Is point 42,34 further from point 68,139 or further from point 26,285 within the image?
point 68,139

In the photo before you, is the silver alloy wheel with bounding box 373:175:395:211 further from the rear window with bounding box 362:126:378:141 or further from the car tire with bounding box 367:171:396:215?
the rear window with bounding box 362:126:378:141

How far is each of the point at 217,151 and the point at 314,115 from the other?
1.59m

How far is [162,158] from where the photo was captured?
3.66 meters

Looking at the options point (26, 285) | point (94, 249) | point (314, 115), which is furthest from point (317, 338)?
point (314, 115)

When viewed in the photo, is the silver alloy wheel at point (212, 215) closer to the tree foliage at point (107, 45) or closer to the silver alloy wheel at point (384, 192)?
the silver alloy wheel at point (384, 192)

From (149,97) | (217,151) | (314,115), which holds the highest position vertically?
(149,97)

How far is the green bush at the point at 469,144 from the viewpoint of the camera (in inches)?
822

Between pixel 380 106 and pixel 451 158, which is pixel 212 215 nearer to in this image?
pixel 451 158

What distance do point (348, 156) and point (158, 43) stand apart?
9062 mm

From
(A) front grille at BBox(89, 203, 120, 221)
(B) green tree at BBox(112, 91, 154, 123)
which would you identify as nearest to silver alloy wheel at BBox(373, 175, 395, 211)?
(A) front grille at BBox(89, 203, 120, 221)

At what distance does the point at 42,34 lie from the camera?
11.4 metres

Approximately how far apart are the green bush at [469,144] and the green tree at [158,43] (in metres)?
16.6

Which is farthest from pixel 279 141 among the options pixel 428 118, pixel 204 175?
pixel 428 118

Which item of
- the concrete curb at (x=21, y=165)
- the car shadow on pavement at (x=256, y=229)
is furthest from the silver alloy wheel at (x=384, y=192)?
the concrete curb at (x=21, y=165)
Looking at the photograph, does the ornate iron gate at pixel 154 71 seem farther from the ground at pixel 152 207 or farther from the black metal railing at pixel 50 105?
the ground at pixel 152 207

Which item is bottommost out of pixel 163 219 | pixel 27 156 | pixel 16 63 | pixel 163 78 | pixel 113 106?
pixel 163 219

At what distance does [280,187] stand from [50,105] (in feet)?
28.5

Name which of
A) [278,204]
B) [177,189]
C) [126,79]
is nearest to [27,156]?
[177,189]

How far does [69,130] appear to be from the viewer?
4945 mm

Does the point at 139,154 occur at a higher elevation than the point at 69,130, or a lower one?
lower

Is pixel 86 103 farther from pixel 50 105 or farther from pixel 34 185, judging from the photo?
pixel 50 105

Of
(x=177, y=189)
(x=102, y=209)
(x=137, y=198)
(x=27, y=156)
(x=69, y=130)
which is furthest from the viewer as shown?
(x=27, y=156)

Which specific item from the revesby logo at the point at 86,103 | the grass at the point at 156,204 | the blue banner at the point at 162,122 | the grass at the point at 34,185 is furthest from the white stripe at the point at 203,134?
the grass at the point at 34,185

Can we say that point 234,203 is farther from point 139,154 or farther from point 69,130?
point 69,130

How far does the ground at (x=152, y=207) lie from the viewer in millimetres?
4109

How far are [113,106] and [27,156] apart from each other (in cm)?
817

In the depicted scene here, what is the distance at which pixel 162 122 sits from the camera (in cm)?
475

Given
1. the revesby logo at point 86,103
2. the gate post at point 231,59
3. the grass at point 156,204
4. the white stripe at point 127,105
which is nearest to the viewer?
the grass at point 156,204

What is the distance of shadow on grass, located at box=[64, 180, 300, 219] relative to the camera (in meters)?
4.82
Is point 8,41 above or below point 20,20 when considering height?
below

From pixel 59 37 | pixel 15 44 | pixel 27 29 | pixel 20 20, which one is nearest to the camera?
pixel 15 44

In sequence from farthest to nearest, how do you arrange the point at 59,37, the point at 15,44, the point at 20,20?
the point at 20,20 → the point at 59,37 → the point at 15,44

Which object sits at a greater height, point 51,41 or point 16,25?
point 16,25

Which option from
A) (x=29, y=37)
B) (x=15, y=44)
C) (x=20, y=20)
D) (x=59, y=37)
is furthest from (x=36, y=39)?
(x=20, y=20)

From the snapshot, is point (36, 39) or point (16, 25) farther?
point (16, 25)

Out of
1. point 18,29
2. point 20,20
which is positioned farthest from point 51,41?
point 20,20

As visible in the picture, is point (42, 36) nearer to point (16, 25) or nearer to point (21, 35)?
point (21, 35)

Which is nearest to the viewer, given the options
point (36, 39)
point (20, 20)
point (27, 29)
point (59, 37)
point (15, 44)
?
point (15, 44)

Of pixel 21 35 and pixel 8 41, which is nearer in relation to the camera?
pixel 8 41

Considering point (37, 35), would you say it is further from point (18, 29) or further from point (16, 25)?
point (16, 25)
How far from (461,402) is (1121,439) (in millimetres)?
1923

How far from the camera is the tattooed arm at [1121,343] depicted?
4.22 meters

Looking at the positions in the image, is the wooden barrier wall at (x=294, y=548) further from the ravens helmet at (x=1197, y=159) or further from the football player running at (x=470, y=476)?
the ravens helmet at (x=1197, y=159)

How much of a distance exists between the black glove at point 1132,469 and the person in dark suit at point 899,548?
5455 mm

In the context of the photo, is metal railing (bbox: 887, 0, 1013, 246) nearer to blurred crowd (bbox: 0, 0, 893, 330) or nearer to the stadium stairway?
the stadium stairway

......

▶ _SHORT TASK_:
Copy out, word for word, the lines from the one containing "Which specific item" up to and including the one containing "the point at 20,20 →".

▶ _FINAL RESULT_:
Which specific item from the revesby logo at the point at 86,103 | the grass at the point at 156,204 | the blue banner at the point at 162,122 | the grass at the point at 34,185 is furthest from the white stripe at the point at 203,134?
the grass at the point at 34,185

Can we say that point 234,203 is farther from point 139,154 or farther from point 69,130?
point 69,130

How far does the ground at (x=152, y=207) lie from the viewer in millimetres?
4109

How far are [113,106] and [27,156] apart from each other (in cm)?
817

In the depicted scene here, what is the distance at which pixel 162 122 sits from the camera (in cm)?
475

Given
1. the revesby logo at point 86,103
2. the gate post at point 231,59
3. the grass at point 156,204
4. the white stripe at point 127,105
which is nearest to the viewer?
the grass at point 156,204

What is the distance of shadow on grass, located at box=[64, 180, 300, 219] relative to the camera (in meters)?
4.82
Is point 8,41 above or below point 20,20 when considering height?
below

From pixel 59 37 | pixel 15 44 | pixel 27 29 | pixel 20 20, which one is nearest to the camera?
pixel 15 44

In sequence from farthest to nearest, how do you arrange the point at 59,37, the point at 15,44, the point at 20,20?
the point at 20,20 → the point at 59,37 → the point at 15,44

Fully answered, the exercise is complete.